#### [Task item]
Reproduce the lines below word for word, without the pictures.

#### [Material provided]
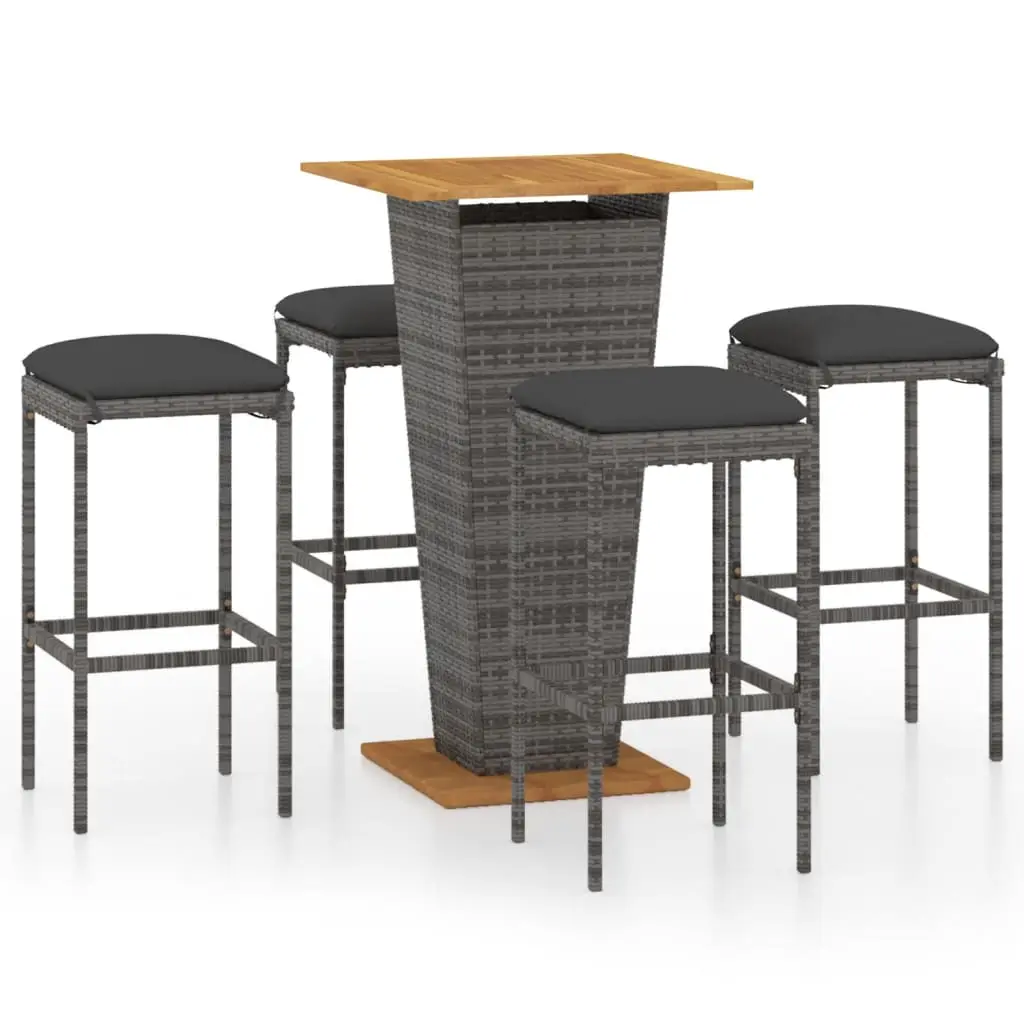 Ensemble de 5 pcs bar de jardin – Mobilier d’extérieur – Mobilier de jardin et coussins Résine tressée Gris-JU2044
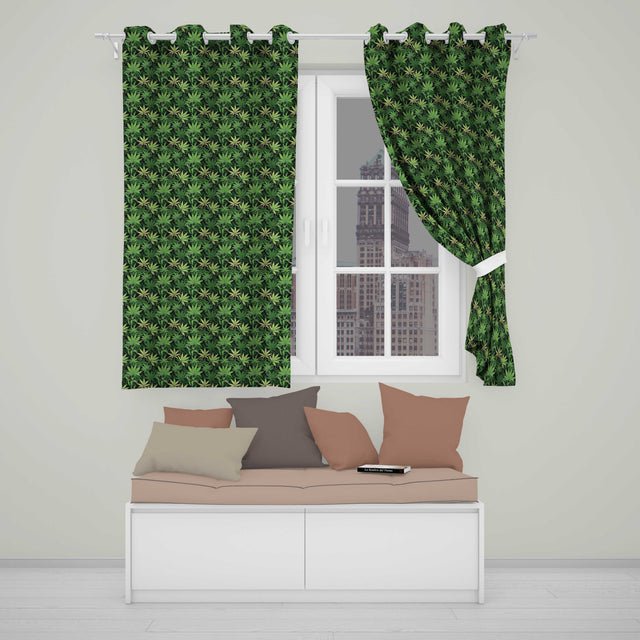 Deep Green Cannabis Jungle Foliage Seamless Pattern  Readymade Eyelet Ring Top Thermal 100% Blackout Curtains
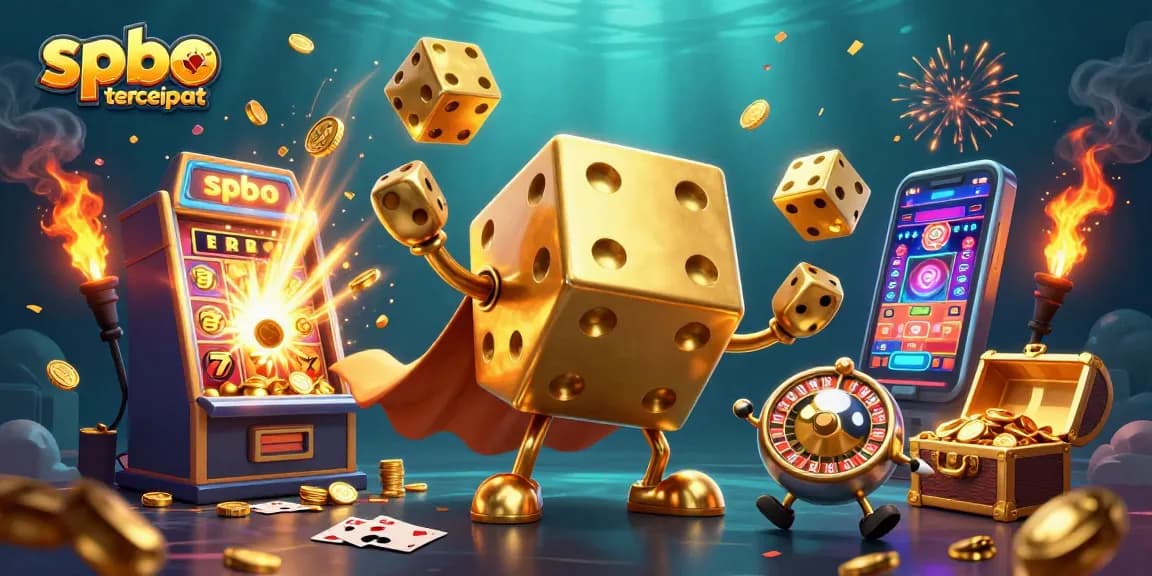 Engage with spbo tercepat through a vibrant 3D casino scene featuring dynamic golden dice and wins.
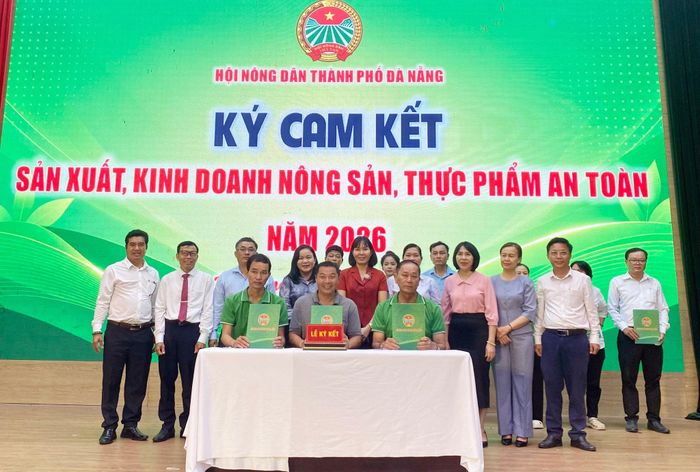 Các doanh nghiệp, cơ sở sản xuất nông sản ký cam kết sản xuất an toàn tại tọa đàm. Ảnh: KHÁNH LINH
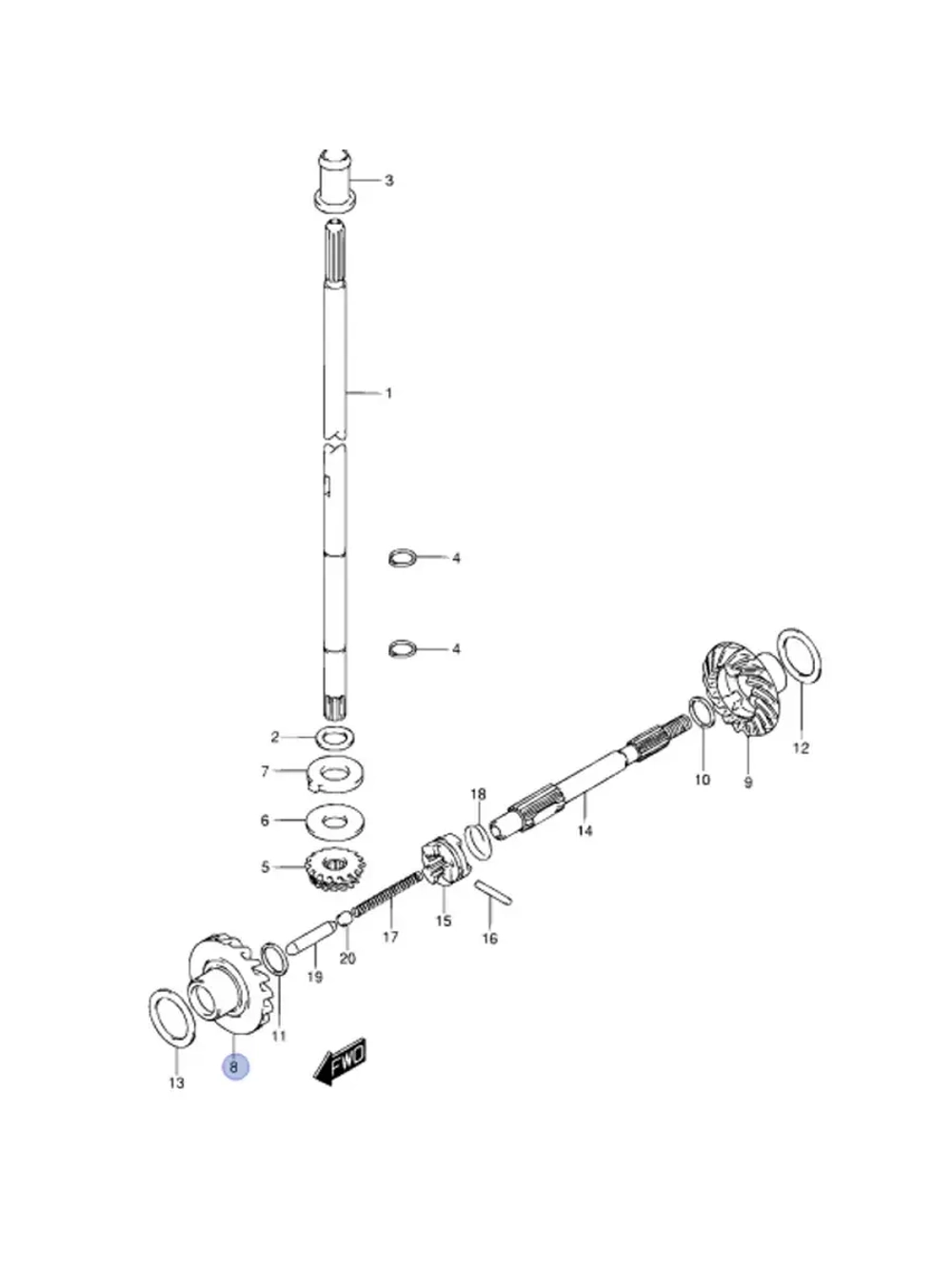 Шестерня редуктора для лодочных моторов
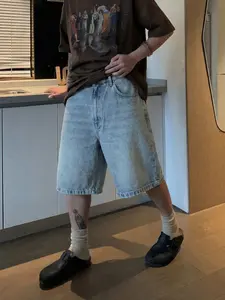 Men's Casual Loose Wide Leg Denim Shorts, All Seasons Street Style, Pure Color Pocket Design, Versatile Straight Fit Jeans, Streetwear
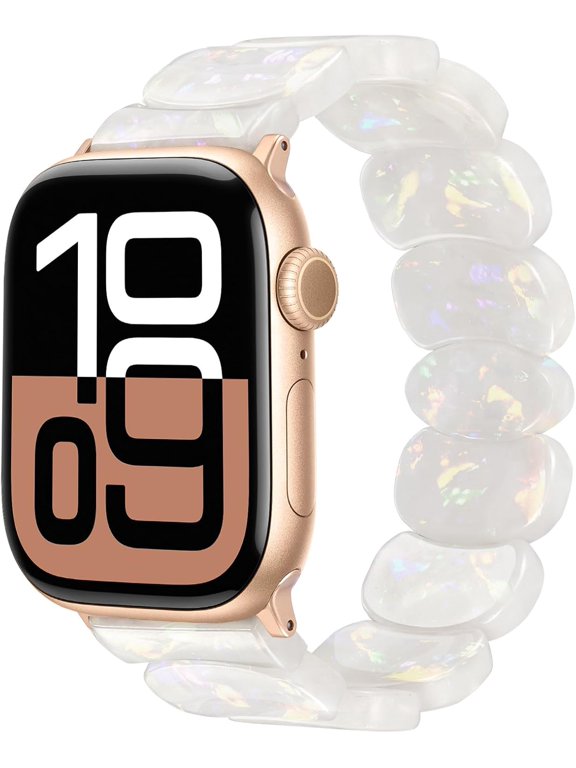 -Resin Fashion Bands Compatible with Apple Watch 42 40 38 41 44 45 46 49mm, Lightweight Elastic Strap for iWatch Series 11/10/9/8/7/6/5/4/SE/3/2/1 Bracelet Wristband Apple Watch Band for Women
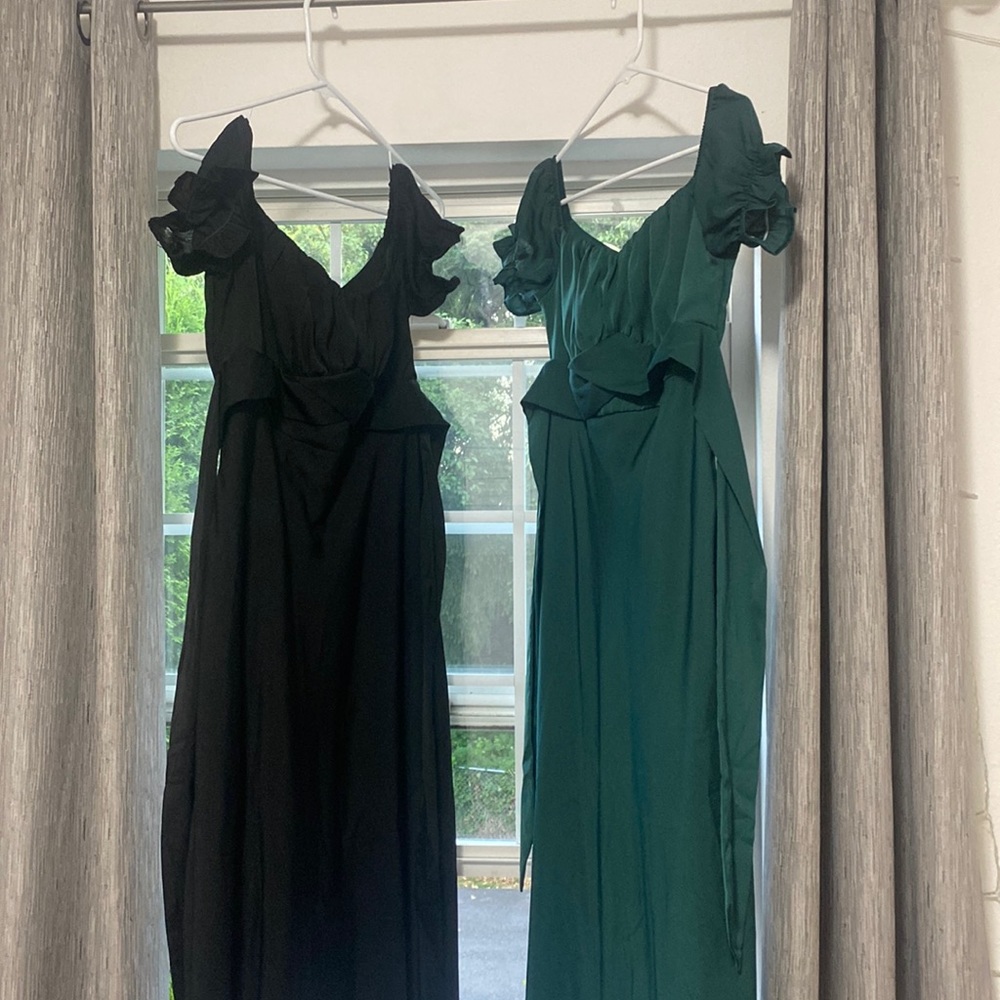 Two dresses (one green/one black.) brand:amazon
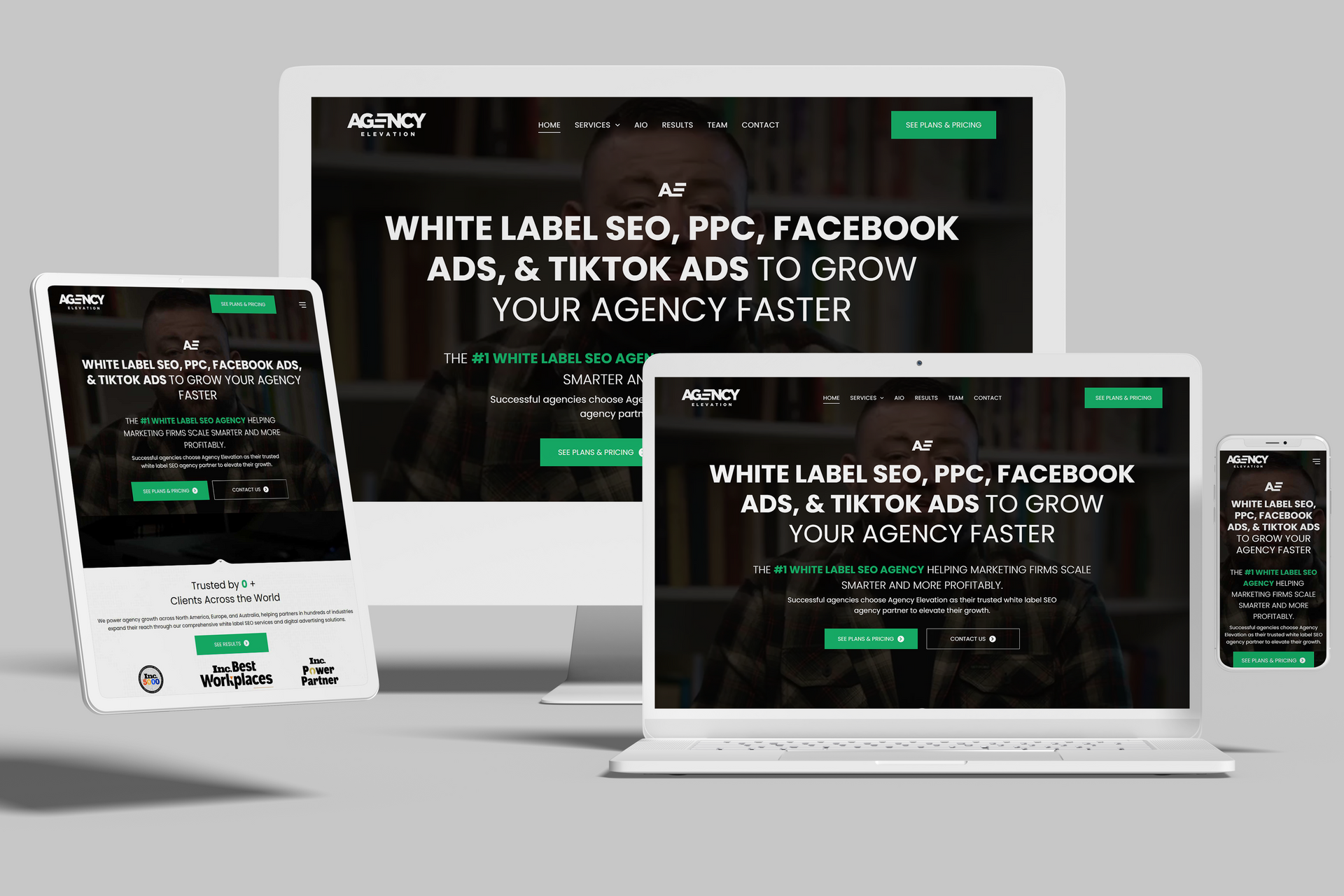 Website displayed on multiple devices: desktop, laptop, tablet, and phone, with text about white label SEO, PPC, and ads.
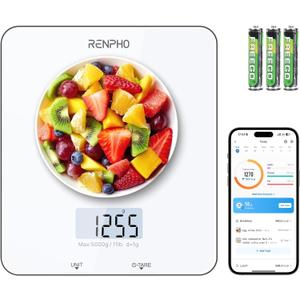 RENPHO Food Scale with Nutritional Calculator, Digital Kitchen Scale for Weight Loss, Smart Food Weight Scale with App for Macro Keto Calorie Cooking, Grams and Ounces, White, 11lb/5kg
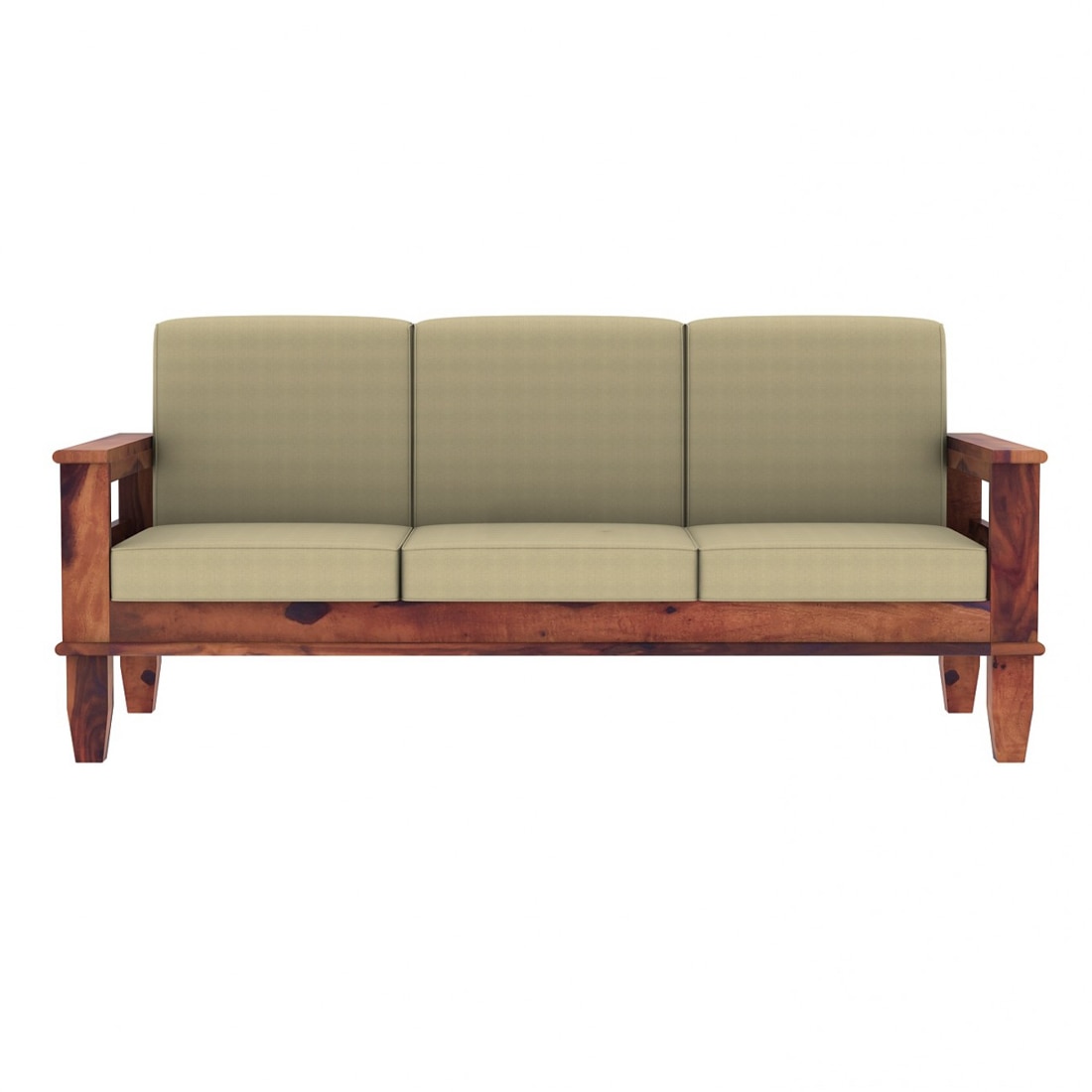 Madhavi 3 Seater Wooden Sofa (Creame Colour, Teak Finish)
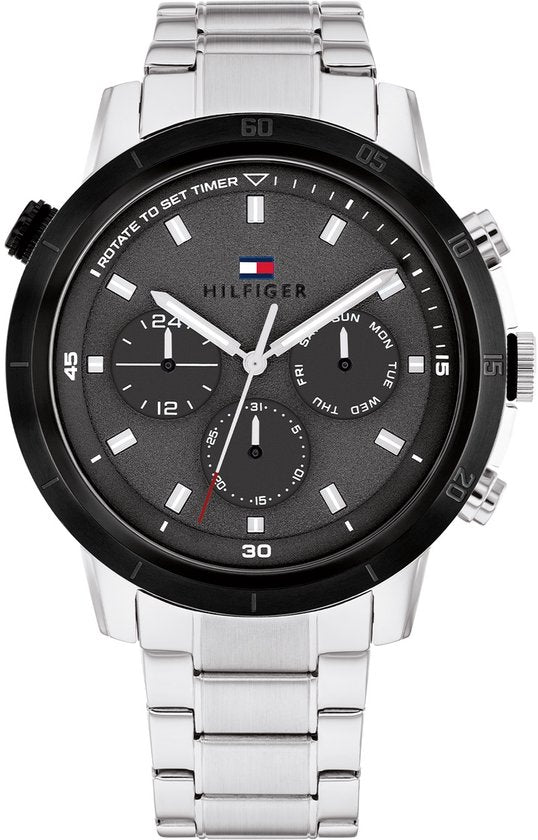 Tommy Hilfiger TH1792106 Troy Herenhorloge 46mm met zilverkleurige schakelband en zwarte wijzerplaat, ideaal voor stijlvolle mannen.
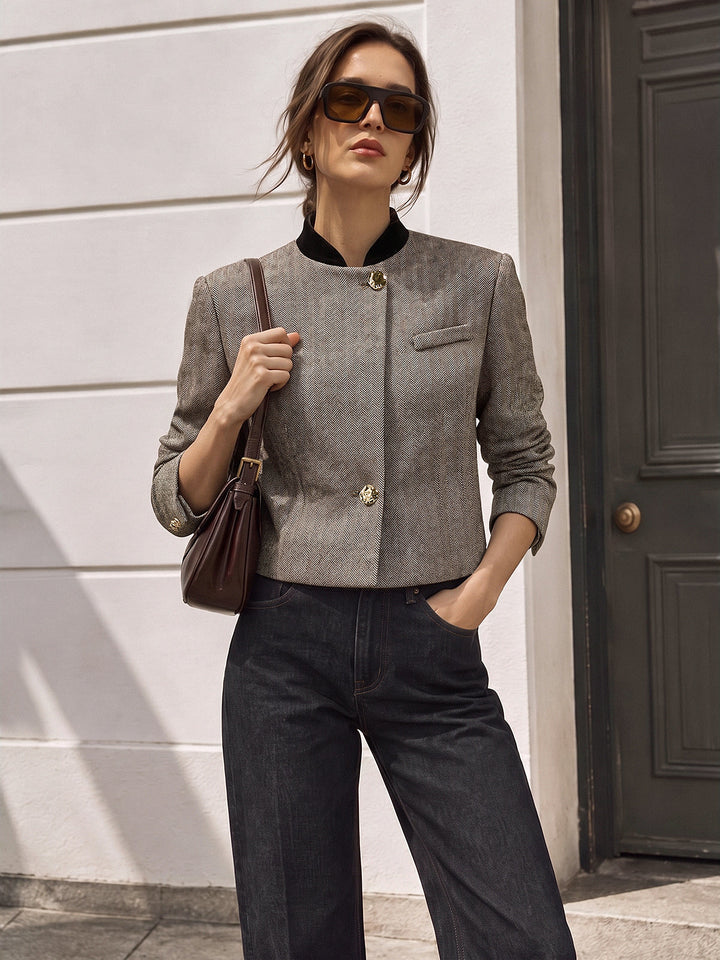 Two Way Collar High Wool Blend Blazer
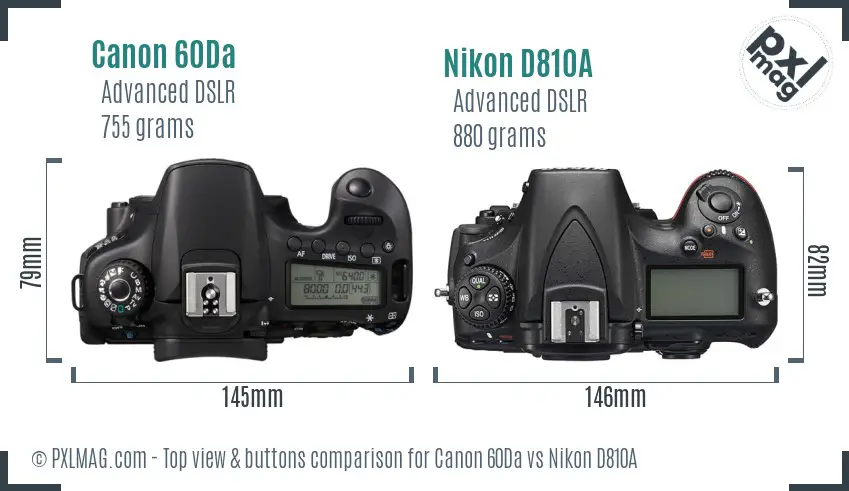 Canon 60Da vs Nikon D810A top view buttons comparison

#### [Task response]
 Ensemble de 5 pcs bar de jardin – Mobilier d’extérieur – Mobilier de jardin et coussins Résine tressée Gris-JU2044
 Deep Green Cannabis Jungle Foliage Seamless Pattern  Readymade Eyelet Ring Top Thermal 100% Blackout Curtains
 Engage with spbo tercepat through a vibrant 3D casino scene featuring dynamic golden dice and wins.
 Các doanh nghiệp, cơ sở sản xuất nông sản ký cam kết sản xuất an toàn tại tọa đàm. Ảnh: KHÁNH LINH
 Шестерня редуктора для лодочных моторов
 Men's Casual Loose Wide Leg Denim Shorts, All Seasons Street Style, Pure Color Pocket Design, Versatile Straight Fit Jeans, Streetwear
 -Resin Fashion Bands Compatible with Apple Watch 42 40 38 41 44 45 46 49mm, Lightweight Elastic Strap for iWatch Series 11/10/9/8/7/6/5/4/SE/3/2/1 Bracelet Wristband Apple Watch Band for Women
 Two dresses (one green/one black.) brand:amazon
 Website displayed on multiple devices: desktop, laptop, tablet, and phone, with text about white label SEO, PPC, and ads.
 RENPHO Food Scale with Nutritional Calculator, Digital Kitchen Scale for Weight Loss, Smart Food Weight Scale with App for Macro Keto Calorie Cooking, Grams and Ounces, White, 11lb/5kg
 Madhavi 3 Seater Wooden Sofa (Creame Colour, Teak Finish)
 Tommy Hilfiger TH1792106 Troy Herenhorloge 46mm met zilverkleurige schakelband en zwarte wijzerplaat, ideaal voor stijlvolle mannen.
 Two Way Collar High Wool Blend Blazer
 Canon 60Da vs Nikon D810A top view buttons comparison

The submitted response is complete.